◆ Problem set:
1 - Can you repeat the part of the episode recap starting with "Sam: She shoves" and going on through "shoots the droid.", but swap "gunship" for "fighter"?
2 - In the episode recap, whom does Dendup appoint as the new Senator for Onderon?

◆ Text excerpt:
────────────────
Sam: She gets there just in time because Dendup is running like a fool towards the edge of this cliff, being chased by commando droids. Which are really scary.

Anna: Yeah. So they're menacing him. They're forcing him to the edge of the cliff. She takes out the last droid just before they get to him. She takes his hand. And then Saw shoots down the last gunship and sends it careening in their direction. It falls. It explodes. It shatters the cliff that Steela and Dendup are standing on. He gets to safety.

Sam: She shoves him to safety.

Anna: She shoves him to safety. She falls and she's hanging onto the edge of the cliff with her fingernails. So Lux and Ahsoka get there just in time. Lux is racing down to help. He's trying to grab her and Ahsoka's like, “Get out of the way. I can do this.” She lifts Lux clear, puts him gently down on the rock and she goes back to grab Steela. Steela is in mid air, but that fallen gunship has a little bit of juice left in it and it aims. It hits the Ahsoka and the shoulder. She loses her focus. Steela falls to the ground below, smashes her body on the rocks, and dies.

Sam: Lux grabs Steela's rifle and rolls over and shoots the droid.

Anna: But it's too late. They lost their general. They won the war, but they lost their general.

Sam: Yeah.

Anna: So flash back to Iziz: Dooku is not interested in prolonging this fight anymore. He can see that the tide has turned against the Separatists. He orders Kalani to withdraw the army. And then as his last move, Kalani shoots King Rash dead on his own throne. And the episode closes on a state funeral for Steela. The entire city has turned out to honor her. And in the midst of the ceremony, the funeral proceedings, Ahsoka tells Lux that Steela's death changed her perspective. She says, “You told me once that many lives are caught between the Republic and the Separatists.” But at the same time, Lux changed his perspective, too. Dendup appointed him the new Senator for Onderon. He says he's going to follow in his mother's footsteps and he's going to bring Onderon back into the Republic. He has totally changed his tune. And then at the close of the episode, Dendup lifts his hands into the air and says, “Remember this as the day Onderon became free again.” Da da!!!!

Sam: I cried a lot. I cried a lot. And it's probably not where you think.

Anna: Interesting!

Sam: Yeah, I cried at that last bit where Lux has finally become part of the Republic.

Anna: Say more.

Sam: So, watching Steela die in this like it felt kind of like how, if you walk outside and lightning strikes you, it's like, apparently you're supposed to die today. Steela took three events to take her out of the fight. And it was so sad. And watching Saw mourn her — and Saw blames himself because he fired the rocket that crashed the ship. But the fact that this is what made Lux change his mind shows that his character arc is complete. And being part of the Republic again, that the Republic is on the side of right, was really important for me.

Anna: I think that's the kind of big picture thinking that you have to do when you're thinking about a war. Otherwise you get so devastated and so piled on by the individual deaths, that if you don't peel back and zoom out and look at the big picture, you're like, “Why would anyone ever fight a war?” And I don't think that's…wrong. But when you look at the big picture, Steela's death was not necessary. But she did, with her life, enable the tide of the entire rebellion to change the minds of the people of Onderon.
────────────────
◆ Material provided:
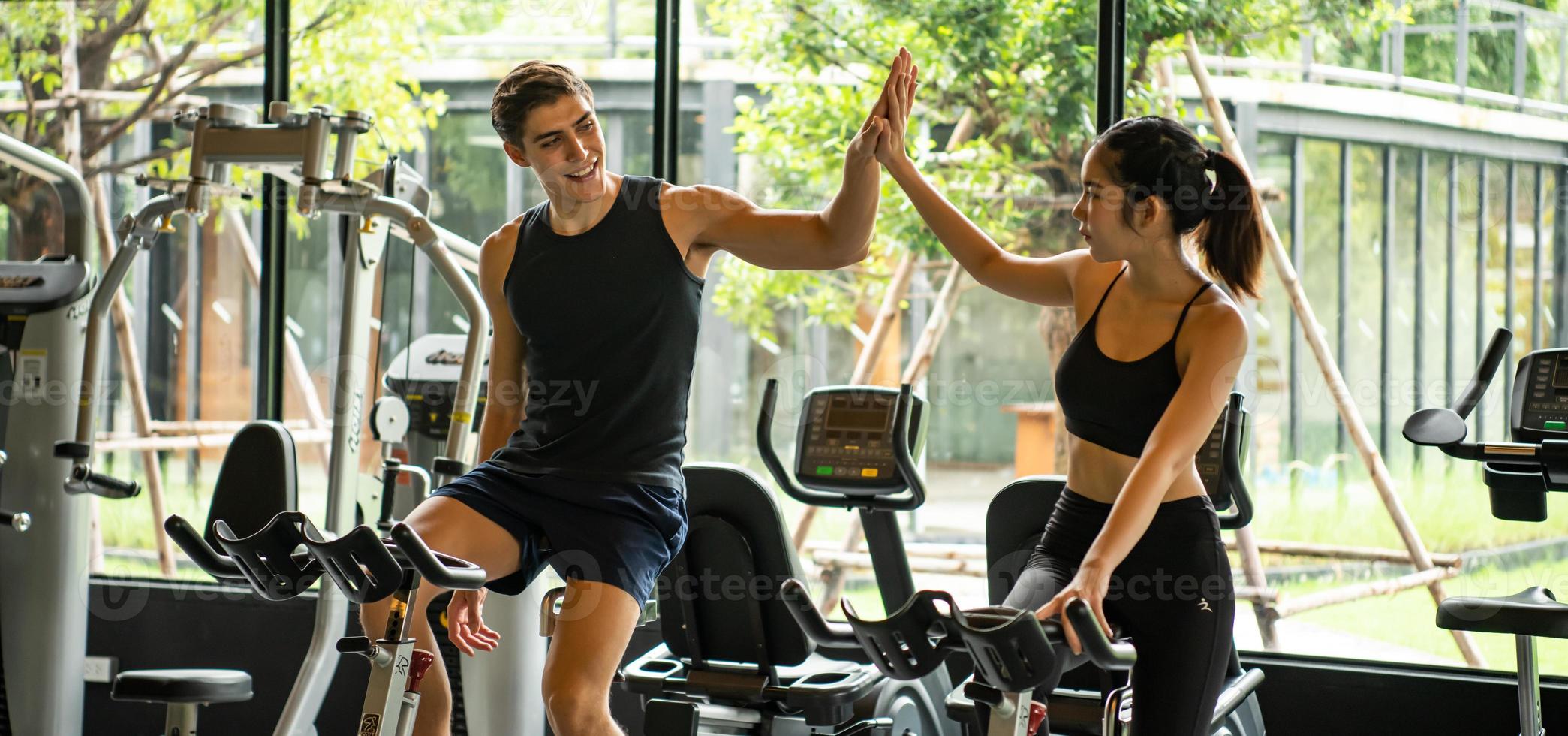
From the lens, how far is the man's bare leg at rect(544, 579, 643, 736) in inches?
86.4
────────────────
◆ Exercise solutions:
1 -
Sam: She shoves him to safety.

Anna: She shoves him to safety. She falls and she's hanging onto the edge of the cliff with her fingernails. So Lux and Ahsoka get there just in time. Lux is racing down to help. He's trying to grab her and Ahsoka's like, “Get out of the way. I can do this.” She lifts Lux clear, puts him gently down on the rock and she goes back to grab Steela. Steela is in mid air, but that fallen fighter has a little bit of juice left in it and it aims. It hits the Ahsoka and the shoulder. She loses her focus. Steela falls to the ground below, smashes her body on the rocks, and dies.

Sam: Lux grabs Steela's rifle and rolls over and shoots the droid.

2 - Lux.